■ **Exercise objective**: Copy nothing from the entries below except the lines from the one containing "Luxury Loftusa Handcrafted" through the one containing "Источник бесперебойного питания", and copy those exactly.

[Dataset items]
******

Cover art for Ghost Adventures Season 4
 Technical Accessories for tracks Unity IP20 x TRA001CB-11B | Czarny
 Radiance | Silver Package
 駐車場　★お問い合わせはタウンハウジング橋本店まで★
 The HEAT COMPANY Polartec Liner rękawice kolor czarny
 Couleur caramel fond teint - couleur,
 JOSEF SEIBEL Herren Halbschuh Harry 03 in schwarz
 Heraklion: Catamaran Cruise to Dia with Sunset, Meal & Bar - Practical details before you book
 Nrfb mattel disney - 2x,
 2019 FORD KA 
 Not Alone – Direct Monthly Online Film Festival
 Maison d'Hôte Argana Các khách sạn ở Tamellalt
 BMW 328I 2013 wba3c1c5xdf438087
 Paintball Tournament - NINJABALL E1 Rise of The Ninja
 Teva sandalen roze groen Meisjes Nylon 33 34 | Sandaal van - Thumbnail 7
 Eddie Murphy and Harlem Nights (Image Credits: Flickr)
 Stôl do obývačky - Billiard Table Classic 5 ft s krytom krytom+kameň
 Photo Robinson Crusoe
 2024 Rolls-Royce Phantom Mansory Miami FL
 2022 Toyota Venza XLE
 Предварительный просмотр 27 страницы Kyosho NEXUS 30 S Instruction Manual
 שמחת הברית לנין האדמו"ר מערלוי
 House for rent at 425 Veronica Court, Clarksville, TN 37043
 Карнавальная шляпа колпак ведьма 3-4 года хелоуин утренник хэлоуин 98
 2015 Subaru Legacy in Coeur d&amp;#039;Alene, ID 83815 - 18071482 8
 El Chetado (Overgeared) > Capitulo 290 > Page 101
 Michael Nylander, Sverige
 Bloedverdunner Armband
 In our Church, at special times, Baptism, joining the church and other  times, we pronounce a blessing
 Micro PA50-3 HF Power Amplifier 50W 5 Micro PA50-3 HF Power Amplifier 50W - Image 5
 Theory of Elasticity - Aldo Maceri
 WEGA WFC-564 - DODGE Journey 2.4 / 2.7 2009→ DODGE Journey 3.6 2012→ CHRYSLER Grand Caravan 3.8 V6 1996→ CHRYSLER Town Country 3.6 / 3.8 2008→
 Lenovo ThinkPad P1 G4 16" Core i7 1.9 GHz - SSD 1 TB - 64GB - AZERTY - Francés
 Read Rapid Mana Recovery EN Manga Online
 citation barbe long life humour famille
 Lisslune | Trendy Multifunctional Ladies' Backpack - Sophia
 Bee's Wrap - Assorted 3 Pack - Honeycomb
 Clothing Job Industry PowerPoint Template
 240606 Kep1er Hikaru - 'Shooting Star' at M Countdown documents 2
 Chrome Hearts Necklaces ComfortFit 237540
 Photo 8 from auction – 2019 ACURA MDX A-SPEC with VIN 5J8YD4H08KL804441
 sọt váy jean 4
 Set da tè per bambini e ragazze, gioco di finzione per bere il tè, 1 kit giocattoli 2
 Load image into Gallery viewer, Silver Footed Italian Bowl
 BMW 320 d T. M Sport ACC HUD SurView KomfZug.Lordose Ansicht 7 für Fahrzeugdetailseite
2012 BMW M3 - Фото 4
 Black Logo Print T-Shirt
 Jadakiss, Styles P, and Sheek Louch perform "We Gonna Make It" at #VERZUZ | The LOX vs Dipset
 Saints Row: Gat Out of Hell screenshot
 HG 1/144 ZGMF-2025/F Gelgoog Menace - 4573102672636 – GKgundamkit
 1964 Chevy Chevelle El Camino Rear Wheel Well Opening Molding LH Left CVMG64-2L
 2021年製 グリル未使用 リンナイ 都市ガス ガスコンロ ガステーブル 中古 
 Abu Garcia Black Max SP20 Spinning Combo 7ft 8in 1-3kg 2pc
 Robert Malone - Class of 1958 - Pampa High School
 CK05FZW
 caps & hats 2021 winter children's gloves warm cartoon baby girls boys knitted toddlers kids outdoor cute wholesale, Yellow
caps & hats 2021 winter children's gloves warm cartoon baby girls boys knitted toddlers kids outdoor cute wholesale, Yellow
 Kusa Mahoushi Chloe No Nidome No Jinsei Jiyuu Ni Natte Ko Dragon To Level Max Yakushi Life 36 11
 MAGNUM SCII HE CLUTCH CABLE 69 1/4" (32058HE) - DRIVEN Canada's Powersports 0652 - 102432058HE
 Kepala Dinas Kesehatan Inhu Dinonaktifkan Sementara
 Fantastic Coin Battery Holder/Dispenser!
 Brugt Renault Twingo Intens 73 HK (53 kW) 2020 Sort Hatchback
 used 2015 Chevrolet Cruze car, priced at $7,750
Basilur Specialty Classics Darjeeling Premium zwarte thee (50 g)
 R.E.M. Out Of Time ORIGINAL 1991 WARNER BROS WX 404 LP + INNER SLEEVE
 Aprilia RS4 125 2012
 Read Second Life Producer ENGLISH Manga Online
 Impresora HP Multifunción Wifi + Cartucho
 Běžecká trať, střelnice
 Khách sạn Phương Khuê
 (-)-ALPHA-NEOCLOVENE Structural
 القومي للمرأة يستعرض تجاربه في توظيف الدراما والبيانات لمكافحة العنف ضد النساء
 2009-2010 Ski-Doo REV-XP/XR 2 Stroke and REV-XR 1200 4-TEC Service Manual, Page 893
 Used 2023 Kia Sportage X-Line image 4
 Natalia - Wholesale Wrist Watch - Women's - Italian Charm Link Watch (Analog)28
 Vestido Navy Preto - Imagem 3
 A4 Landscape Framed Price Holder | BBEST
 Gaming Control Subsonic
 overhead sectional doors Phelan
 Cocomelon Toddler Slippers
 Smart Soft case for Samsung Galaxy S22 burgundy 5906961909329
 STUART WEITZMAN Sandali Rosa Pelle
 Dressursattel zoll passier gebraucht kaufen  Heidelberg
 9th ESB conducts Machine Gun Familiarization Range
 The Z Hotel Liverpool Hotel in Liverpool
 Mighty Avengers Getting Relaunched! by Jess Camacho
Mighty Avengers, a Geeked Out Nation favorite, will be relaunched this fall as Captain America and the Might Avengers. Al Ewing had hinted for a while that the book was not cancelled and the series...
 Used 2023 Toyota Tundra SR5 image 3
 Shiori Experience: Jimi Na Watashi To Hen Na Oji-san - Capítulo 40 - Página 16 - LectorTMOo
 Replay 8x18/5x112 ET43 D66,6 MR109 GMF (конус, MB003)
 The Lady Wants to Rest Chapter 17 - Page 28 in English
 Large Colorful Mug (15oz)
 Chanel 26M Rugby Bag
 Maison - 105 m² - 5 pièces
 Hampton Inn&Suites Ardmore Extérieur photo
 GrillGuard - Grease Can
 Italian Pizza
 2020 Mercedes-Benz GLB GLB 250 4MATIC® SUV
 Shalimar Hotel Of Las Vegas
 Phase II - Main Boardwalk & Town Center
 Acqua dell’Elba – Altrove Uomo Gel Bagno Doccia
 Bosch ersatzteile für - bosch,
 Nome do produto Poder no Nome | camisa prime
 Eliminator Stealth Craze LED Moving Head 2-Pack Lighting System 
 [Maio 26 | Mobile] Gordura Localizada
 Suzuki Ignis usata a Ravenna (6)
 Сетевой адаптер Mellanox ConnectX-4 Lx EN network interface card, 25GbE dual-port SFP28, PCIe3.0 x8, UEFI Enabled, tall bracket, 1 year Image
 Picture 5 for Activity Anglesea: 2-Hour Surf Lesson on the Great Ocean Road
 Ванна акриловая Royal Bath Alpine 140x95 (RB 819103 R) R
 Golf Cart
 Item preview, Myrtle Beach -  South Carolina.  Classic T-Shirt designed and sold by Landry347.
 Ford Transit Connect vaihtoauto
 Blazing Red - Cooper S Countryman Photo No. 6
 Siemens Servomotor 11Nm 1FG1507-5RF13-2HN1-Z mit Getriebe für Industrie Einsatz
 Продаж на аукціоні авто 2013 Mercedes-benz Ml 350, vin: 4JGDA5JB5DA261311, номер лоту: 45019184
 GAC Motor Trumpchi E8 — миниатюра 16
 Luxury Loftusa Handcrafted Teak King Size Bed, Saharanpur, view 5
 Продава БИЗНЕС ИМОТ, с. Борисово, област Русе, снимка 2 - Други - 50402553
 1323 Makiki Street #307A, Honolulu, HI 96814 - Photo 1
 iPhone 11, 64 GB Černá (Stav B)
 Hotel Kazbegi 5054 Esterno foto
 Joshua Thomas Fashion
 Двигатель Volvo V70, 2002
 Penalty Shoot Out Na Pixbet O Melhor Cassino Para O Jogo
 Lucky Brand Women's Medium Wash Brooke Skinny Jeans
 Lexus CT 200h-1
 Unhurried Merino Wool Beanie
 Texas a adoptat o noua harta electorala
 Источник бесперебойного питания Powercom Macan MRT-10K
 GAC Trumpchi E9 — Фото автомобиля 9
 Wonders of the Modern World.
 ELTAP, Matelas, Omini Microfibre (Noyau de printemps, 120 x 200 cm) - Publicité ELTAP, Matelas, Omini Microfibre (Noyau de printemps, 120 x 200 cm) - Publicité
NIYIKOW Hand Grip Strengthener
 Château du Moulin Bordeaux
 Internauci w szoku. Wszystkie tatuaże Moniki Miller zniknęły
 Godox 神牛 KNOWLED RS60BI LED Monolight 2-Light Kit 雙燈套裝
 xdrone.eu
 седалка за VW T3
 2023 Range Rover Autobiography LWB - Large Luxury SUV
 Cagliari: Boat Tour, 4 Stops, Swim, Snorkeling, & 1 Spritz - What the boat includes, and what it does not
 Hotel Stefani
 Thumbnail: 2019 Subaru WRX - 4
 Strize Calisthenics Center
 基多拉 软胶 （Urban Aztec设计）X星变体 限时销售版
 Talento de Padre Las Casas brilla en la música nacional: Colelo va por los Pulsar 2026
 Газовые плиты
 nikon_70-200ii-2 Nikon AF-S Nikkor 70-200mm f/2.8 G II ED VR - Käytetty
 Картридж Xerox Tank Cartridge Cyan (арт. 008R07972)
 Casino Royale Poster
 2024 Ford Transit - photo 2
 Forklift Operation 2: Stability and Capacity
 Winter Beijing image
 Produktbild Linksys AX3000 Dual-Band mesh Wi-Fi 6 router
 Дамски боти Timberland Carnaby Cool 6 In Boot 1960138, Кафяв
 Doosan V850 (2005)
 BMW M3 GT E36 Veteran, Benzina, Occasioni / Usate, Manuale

******

■ **Reply**:
 Luxury Loftusa Handcrafted Teak King Size Bed, Saharanpur, view 5
 Продава БИЗНЕС ИМОТ, с. Борисово, област Русе, снимка 2 - Други - 50402553
 1323 Makiki Street #307A, Honolulu, HI 96814 - Photo 1
 iPhone 11, 64 GB Černá (Stav B)
 Hotel Kazbegi 5054 Esterno foto
 Joshua Thomas Fashion
 Двигатель Volvo V70, 2002
 Penalty Shoot Out Na Pixbet O Melhor Cassino Para O Jogo
 Lucky Brand Women's Medium Wash Brooke Skinny Jeans
 Lexus CT 200h-1
 Unhurried Merino Wool Beanie
 Texas a adoptat o noua harta electorala
 Источник бесперебойного питания Powercom Macan MRT-10K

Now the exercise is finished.